### GIVEN TASK 1
Show every line in the rows below that contains the word "located". Case counts.

### SUPPLIED TEXT
★ ★ ★ ★ ★ ★ ★
11

I have often wondered this, is there a performance cost of splitting a string over multiple lines to increase readability when initially assigning a value to a string. I know that strings are immutable and therefore a new string needs to be created every time. Also, the performance cost is actually irrelevant thanks to today's really fast hardware (unless you are in some diabolical loop). So for example:

String newString = "This is a really long long long long long" +
    " long long long long long long long long long long long long " +
    " long long long long long long long long long string for example.";

How does the JVM or .Net's compiler and other optimizations handle this. Will it create a single string? Or will it create 1 string then a new concatenating the value and then another one concatenating the values again?

This is for my own curiosity.
★ ★ ★ ★ ★ ★ ★
### EXERCISE MATERIALS
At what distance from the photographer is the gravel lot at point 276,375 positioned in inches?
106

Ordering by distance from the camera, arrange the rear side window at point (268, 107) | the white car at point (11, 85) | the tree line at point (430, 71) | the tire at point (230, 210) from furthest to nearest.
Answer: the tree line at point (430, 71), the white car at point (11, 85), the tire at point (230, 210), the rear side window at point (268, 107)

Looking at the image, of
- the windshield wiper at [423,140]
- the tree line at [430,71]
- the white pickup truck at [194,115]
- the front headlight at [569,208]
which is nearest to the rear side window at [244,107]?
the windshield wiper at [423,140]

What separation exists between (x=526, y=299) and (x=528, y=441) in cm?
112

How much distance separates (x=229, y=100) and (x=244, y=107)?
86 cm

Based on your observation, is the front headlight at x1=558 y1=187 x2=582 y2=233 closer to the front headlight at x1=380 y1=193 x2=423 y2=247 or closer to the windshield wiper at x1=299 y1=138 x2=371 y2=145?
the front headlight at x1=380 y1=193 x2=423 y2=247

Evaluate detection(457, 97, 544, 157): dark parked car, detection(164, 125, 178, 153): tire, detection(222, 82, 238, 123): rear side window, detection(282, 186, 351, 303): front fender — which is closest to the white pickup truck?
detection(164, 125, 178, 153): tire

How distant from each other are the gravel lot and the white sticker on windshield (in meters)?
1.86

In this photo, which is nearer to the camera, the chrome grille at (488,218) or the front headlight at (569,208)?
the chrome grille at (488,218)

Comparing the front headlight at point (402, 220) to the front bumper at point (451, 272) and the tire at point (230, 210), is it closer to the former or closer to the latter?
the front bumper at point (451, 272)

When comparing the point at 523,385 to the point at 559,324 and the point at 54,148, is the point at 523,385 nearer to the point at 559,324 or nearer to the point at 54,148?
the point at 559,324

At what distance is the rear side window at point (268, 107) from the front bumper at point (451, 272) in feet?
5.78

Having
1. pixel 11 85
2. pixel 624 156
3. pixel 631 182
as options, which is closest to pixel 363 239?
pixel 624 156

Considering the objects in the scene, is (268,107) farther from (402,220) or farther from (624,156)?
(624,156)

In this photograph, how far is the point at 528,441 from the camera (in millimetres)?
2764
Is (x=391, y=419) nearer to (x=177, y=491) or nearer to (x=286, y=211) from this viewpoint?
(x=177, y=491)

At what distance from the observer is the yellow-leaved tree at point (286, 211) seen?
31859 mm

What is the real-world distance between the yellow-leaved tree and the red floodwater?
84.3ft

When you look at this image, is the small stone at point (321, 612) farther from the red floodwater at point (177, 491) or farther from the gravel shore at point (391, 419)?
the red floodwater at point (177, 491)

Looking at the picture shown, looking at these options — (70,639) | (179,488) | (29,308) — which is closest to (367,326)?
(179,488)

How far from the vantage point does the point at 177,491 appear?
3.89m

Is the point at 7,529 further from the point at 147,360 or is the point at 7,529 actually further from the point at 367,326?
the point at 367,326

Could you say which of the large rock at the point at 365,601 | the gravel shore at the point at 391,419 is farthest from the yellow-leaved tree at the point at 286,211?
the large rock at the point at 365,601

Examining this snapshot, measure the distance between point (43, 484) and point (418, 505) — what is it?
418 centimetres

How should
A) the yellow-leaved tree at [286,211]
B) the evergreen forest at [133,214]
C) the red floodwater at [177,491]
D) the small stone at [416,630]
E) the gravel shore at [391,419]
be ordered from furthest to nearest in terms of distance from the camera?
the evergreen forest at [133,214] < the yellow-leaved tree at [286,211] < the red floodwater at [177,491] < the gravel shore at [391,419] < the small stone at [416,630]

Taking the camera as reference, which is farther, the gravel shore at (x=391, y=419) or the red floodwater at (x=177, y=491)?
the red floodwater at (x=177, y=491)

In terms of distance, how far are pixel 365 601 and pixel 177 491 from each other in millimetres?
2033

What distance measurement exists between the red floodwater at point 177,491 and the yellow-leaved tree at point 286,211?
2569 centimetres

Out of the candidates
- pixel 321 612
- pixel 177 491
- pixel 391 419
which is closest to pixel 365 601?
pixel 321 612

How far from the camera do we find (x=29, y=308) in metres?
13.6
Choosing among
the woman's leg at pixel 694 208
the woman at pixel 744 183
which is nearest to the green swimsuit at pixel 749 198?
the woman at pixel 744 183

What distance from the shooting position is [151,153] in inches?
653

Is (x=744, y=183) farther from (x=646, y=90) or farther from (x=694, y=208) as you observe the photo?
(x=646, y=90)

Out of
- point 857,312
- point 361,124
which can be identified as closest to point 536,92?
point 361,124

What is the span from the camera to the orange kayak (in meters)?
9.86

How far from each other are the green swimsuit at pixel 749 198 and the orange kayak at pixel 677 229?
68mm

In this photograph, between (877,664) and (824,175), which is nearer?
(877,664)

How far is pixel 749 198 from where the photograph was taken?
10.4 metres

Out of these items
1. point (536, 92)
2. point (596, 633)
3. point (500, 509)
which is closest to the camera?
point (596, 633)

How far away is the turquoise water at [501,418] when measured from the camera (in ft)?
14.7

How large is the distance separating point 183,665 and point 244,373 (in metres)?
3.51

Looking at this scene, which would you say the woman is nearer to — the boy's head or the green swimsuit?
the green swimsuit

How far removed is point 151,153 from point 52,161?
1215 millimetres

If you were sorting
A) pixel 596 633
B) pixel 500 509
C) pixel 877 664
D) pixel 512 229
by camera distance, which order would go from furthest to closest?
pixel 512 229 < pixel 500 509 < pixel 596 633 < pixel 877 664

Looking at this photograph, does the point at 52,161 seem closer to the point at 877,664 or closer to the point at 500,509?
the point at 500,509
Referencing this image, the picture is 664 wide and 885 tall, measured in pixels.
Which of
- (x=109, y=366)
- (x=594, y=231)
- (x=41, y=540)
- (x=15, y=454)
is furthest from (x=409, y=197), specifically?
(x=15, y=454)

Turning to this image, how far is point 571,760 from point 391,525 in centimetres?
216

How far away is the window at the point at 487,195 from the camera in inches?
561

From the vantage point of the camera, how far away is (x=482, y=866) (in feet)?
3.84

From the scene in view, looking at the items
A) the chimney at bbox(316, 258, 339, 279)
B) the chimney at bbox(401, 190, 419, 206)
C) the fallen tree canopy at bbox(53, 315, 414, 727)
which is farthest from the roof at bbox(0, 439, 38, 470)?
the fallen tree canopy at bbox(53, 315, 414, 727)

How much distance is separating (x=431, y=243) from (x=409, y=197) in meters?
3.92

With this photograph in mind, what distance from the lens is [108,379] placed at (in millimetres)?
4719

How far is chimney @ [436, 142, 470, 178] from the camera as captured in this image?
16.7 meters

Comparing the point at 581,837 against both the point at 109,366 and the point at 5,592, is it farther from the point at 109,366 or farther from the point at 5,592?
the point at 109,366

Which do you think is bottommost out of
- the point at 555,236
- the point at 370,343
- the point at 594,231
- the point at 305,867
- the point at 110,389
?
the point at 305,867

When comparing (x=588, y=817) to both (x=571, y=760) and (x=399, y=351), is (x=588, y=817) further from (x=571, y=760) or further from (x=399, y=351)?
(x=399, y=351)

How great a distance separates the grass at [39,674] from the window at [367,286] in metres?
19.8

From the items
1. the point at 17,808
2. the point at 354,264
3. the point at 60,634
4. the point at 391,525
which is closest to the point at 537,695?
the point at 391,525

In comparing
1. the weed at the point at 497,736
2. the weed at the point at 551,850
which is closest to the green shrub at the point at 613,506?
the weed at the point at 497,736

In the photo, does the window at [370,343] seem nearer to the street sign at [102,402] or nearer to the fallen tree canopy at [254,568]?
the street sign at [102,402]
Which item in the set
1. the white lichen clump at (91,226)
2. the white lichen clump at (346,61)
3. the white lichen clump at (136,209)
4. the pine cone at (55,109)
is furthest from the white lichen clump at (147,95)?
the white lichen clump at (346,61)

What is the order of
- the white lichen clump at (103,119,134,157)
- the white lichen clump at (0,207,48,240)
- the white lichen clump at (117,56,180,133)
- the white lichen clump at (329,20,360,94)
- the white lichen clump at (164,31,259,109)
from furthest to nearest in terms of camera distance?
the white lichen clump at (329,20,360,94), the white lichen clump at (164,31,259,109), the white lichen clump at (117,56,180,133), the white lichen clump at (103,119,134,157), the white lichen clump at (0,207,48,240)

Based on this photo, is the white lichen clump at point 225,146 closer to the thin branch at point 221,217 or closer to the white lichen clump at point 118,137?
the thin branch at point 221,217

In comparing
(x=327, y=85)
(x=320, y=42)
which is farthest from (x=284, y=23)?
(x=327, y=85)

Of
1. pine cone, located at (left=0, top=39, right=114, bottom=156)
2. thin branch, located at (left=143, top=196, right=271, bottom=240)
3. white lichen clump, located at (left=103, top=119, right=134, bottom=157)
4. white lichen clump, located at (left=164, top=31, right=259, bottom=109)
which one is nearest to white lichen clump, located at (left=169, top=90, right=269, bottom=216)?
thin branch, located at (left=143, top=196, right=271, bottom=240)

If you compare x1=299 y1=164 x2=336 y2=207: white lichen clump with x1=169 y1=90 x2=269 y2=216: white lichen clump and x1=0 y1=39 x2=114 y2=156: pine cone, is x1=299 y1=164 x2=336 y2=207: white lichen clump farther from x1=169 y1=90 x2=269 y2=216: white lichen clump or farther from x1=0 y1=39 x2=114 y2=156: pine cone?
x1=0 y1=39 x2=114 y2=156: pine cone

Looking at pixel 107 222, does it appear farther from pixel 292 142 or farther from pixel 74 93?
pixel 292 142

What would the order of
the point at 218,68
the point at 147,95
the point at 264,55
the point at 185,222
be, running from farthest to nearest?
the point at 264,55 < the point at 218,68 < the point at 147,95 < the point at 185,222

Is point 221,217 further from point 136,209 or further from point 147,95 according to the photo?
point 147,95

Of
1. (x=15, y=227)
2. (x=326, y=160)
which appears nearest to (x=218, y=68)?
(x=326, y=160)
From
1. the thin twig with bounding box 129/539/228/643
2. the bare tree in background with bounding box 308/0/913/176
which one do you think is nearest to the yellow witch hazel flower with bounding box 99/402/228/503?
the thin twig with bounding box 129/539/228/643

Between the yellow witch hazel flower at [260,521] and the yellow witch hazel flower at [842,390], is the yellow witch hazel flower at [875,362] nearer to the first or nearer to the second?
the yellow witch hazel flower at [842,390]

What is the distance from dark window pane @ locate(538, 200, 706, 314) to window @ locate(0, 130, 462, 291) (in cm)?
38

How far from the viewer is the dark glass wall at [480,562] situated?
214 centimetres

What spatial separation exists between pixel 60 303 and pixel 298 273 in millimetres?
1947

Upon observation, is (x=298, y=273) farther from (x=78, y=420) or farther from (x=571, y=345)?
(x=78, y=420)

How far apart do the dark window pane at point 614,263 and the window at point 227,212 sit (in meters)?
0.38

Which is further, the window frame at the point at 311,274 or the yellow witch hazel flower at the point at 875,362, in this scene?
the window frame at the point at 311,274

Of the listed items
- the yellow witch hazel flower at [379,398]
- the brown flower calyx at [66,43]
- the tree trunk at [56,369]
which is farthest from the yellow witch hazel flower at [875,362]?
★ ★ ★ ★ ★ ★ ★
### GIVEN TASK 2
From the string concatenation question, extract the passage word for word, beginning at the words "How does the" and stopping after "my own curiosity.".

### ANSWER 1
1. pine cone, located at (left=0, top=39, right=114, bottom=156)
2. thin branch, located at (left=143, top=196, right=271, bottom=240)
3. white lichen clump, located at (left=103, top=119, right=134, bottom=157)
4. white lichen clump, located at (left=164, top=31, right=259, bottom=109)
which one is nearest to white lichen clump, located at (left=169, top=90, right=269, bottom=216)?
thin branch, located at (left=143, top=196, right=271, bottom=240)

### ANSWER 2
How does the JVM or .Net's compiler and other optimizations handle this. Will it create a single string? Or will it create 1 string then a new concatenating the value and then another one concatenating the values again?

This is for my own curiosity.